> **Objective 1**:
Answer these questions from the passage on comets below:
(a) What name was given to the comet of 1858?
(b) What did one person, looking low through a fog, turn into a comet around 1876?
(c) Between which two years does the passage place a long interval with no conspicuous comet?

> **Quoted passage**:
━━━━━━━━━━━━━━━━━━━━━━━━━━━━━━

In recent years the effects produced on the minds of men by comets have been less marked than of yore, and appear to have depended a good deal on circumstances. The comet of the year 1858 (called Donati's), for example, occasioned no special fears, at least until Napoleon III. made his famous New-Year's day speech, after which many began to think the comet had meant mischief. But the comet of 1861, though less conspicuous, occasioned more serious fears. It was held by many in Italy to presage a very great misfortune indeed, viz. the restoration of Francis II. to the throne of the Two Sicilies. Others thought that the downfall of the temporal power of the Papacy and the death of Pope Pius IX. were signified. I have not heard that any very serious consequences were expected to follow the appearance of Coggia's comet in 1874. The great heat which prevailed during parts of the summer of 1876 was held by many to be connected in some way with a comet which some very unskilful telescopist constructed in his imagination out of the glare of Jupiter in the object-glass of his telescope. Another benighted person, seeing the Pleiades low down through a fog, turned them into a comet, about the same time. Possibly the idea was, that since comets are supposed to cause great heats, great heats may be supposed to indicate a comet somewhere; and with minds thus prepared, it was not wonderful, perhaps, that telescopic glare, or an imperfect view of our old friends the Pleiades, should have been mistaken for a vision of the heat-producing comet.
It should be a noteworthy circumstance to those who still continue to look on comets as signs of great catastrophes, that a war more remarkable in many respects than any which has ever yet been waged between two great nations—a war swift in its operations and decisive in its effects—a war in which three armies, each larger than all the forces commanded by Napoleon I. during the campaign of 1813, were captured bodily—should have been begun and carried on to its termination without the appearance of any great comet. The civil war in America, a still more terrible calamity to that great nation than the success of Moltke's operations to the French, may be regarded by believers as presignified by the great comet of 1861. But it so chances that the war between France and Germany occurred near the middle of one of the longest intervals recorded in astronomical annals as unmarked by a single conspicuous comet—the interval between the years 1862 and 1874.

━━━━━━━━━━━━━━━━━━━━━━━━━━━━━━

> **Objective 2**:
Count how many lines in the records contain the string "lights", treating uppercase and lowercase as different, and give only that number.

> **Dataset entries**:
━━━━━━━━━━━━━━━━━━━━━━━━━━━━━━

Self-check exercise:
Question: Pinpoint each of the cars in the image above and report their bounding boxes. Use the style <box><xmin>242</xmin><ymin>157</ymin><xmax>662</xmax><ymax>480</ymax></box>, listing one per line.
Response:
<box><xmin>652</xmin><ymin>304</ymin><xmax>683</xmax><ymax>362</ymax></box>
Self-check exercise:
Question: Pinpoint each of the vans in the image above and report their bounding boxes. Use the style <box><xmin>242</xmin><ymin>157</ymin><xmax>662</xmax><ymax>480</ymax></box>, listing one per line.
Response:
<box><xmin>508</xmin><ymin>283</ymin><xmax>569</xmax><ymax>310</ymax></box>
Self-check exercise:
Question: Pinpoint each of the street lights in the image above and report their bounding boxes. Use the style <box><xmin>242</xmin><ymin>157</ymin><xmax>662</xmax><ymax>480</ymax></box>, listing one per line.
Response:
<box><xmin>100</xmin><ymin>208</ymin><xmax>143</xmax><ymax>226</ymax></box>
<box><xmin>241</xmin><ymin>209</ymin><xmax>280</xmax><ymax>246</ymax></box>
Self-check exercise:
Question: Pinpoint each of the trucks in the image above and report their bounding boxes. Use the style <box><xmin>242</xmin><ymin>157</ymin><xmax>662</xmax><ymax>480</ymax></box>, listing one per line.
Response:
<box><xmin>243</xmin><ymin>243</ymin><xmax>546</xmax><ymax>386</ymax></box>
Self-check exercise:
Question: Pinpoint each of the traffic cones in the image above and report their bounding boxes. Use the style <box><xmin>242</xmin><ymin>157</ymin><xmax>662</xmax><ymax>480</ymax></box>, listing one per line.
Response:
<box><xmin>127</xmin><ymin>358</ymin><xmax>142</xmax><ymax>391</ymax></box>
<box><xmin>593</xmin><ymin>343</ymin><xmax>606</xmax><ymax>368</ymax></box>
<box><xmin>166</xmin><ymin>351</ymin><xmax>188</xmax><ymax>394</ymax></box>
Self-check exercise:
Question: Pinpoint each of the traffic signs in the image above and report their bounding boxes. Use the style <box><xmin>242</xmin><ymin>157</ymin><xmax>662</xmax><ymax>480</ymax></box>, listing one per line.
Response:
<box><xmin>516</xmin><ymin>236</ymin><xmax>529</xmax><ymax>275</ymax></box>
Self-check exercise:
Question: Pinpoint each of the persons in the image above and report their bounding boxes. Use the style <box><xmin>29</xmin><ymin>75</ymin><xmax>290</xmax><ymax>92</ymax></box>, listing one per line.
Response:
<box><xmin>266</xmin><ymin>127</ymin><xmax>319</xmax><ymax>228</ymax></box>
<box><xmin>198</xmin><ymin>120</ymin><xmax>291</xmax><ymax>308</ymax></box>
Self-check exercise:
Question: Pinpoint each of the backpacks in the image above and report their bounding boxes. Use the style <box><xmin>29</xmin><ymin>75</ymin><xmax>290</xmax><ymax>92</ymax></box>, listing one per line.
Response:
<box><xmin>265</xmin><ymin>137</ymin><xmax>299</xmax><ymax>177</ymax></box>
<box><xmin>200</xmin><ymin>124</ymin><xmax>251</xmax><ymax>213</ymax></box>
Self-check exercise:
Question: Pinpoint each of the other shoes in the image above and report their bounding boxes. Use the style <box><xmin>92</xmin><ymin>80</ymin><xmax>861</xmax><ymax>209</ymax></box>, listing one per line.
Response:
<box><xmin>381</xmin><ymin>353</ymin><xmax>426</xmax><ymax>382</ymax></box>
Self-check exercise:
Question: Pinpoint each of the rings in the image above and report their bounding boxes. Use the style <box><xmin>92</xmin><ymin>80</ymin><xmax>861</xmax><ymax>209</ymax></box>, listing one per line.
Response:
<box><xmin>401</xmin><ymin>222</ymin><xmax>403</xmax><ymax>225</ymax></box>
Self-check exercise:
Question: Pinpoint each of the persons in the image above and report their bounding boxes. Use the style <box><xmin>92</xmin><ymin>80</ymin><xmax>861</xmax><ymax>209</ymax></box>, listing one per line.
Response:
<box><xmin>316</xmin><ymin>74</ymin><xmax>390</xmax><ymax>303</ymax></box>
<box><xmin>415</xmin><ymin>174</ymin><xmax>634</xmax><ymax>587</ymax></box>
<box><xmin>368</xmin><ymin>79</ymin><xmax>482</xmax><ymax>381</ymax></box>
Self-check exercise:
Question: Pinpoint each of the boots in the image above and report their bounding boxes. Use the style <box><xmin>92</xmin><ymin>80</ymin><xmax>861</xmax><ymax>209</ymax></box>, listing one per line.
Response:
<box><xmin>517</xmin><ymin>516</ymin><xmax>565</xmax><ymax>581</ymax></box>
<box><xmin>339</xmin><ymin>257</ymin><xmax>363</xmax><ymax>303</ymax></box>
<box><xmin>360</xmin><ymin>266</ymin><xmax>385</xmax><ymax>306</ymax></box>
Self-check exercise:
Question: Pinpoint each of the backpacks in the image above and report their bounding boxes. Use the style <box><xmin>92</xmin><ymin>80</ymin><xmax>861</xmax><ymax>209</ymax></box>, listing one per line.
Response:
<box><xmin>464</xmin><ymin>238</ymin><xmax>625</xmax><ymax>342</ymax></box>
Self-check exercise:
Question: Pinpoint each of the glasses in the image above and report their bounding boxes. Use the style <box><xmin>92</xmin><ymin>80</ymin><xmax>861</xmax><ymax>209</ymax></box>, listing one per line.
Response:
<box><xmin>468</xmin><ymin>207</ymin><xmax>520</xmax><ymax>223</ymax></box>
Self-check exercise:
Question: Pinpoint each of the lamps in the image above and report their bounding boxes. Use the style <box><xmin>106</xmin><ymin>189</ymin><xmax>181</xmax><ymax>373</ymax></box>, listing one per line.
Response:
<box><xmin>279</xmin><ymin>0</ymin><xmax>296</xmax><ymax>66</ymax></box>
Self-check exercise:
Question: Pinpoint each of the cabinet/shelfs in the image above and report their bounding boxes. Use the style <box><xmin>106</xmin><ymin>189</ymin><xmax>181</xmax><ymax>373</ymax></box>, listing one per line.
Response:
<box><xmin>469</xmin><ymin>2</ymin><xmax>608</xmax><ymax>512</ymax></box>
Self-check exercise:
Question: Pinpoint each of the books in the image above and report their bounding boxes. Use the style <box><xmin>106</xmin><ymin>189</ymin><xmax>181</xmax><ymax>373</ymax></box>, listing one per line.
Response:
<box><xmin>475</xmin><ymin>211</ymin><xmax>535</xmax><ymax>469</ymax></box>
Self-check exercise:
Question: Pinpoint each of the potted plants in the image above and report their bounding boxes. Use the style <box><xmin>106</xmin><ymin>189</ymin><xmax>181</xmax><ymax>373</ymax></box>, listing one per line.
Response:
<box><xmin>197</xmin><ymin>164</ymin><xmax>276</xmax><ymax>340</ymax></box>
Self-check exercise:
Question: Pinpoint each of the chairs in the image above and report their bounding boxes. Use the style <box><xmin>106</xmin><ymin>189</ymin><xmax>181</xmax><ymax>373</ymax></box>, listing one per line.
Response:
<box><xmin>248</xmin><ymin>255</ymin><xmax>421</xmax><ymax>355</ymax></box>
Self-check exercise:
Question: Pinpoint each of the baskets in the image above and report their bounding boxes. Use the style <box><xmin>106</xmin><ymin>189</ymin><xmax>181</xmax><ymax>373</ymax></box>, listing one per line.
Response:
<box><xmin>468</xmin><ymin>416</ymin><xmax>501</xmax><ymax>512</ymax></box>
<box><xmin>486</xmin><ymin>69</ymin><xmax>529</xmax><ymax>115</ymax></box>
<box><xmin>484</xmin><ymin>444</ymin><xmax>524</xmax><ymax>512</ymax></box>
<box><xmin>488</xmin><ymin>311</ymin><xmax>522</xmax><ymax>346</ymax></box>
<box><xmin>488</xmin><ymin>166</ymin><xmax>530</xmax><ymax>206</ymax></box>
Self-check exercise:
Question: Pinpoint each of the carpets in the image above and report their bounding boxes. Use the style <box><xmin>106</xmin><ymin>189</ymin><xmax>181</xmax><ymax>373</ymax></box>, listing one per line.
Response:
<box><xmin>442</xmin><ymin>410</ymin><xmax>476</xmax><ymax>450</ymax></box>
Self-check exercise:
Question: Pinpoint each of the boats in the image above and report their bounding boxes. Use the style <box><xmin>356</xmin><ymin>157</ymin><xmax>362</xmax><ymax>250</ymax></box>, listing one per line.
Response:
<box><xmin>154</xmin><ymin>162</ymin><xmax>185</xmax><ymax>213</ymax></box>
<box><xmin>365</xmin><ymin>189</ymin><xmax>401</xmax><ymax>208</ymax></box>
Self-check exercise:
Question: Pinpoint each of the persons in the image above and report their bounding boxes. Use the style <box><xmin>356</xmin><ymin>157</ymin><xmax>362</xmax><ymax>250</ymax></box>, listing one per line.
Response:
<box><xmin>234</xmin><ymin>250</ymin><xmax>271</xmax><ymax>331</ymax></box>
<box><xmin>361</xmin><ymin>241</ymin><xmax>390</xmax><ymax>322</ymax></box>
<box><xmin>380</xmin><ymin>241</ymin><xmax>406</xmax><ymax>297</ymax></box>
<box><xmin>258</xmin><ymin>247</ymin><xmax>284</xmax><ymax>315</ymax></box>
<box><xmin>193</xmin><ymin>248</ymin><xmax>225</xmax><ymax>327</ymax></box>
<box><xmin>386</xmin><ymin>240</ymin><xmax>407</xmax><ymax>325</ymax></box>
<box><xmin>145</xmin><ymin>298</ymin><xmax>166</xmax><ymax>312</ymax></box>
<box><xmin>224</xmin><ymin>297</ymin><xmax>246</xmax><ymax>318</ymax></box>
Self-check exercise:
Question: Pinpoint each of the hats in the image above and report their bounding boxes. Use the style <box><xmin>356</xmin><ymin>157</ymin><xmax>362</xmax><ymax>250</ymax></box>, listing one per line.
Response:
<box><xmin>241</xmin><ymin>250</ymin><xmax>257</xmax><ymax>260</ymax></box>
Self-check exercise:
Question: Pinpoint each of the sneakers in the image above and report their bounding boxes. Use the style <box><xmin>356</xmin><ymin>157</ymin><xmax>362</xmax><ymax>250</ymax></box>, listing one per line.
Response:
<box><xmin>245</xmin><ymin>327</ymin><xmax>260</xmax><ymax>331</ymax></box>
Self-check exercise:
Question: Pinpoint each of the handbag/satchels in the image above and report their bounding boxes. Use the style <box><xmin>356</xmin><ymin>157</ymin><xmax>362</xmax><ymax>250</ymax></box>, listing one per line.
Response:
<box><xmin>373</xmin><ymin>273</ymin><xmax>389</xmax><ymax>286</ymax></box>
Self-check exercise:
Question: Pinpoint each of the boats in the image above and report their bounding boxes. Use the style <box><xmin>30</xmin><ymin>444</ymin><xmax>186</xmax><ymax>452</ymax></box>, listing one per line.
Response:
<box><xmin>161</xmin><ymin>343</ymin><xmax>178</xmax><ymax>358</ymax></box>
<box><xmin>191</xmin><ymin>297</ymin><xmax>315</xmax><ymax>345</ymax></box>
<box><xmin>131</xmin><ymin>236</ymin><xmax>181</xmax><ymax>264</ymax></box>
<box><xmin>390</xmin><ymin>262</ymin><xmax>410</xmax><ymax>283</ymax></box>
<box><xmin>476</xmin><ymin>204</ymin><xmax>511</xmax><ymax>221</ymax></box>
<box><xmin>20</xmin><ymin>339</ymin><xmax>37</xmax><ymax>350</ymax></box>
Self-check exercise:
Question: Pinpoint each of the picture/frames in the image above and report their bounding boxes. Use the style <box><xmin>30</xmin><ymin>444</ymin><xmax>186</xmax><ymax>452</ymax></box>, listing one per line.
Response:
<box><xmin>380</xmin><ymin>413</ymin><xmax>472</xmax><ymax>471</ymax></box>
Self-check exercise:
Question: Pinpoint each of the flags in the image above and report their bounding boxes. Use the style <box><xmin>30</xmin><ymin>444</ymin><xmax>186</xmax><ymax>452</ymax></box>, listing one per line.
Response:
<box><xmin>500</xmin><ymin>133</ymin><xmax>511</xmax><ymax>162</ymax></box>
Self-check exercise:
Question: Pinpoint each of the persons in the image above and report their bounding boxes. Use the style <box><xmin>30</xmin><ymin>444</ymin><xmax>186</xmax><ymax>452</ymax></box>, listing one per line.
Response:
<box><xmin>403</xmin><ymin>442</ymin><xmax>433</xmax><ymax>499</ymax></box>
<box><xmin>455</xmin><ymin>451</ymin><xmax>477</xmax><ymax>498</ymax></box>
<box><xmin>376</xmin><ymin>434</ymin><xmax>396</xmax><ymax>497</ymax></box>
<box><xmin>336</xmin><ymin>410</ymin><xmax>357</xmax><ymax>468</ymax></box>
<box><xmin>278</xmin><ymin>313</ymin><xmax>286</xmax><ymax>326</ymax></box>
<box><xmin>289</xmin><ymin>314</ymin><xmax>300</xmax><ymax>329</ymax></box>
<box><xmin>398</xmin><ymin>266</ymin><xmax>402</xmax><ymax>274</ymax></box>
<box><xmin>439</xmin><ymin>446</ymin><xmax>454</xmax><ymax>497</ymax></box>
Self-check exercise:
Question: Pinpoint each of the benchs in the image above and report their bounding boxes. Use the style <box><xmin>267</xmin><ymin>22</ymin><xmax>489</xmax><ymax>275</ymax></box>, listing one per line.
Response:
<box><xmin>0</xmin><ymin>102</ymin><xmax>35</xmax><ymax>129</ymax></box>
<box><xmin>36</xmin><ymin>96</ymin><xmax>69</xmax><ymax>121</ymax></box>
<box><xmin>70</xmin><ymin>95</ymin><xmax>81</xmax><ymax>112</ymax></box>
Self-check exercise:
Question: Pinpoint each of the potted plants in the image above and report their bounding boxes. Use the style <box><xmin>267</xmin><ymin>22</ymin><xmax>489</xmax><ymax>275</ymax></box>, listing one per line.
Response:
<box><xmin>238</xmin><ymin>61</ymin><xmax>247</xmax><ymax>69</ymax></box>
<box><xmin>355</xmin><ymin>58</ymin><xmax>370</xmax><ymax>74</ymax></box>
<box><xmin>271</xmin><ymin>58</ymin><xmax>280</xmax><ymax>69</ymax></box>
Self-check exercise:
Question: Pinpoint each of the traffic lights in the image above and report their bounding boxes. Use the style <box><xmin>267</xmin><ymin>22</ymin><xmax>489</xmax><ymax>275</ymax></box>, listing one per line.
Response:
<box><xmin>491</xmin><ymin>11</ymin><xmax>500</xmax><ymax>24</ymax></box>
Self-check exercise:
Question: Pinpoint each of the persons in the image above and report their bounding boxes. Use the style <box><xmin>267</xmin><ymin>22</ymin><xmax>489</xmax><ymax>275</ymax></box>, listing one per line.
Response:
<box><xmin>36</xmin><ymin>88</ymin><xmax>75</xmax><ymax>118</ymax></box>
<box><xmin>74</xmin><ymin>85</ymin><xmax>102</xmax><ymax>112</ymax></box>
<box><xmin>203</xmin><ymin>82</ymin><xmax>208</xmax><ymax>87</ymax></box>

━━━━━━━━━━━━━━━━━━━━━━━━━━━━━━

> **Task response 1**:
(a) Donati's
(b) The Pleiades
(c) 1862 and 1874

> **Task response 2**:
2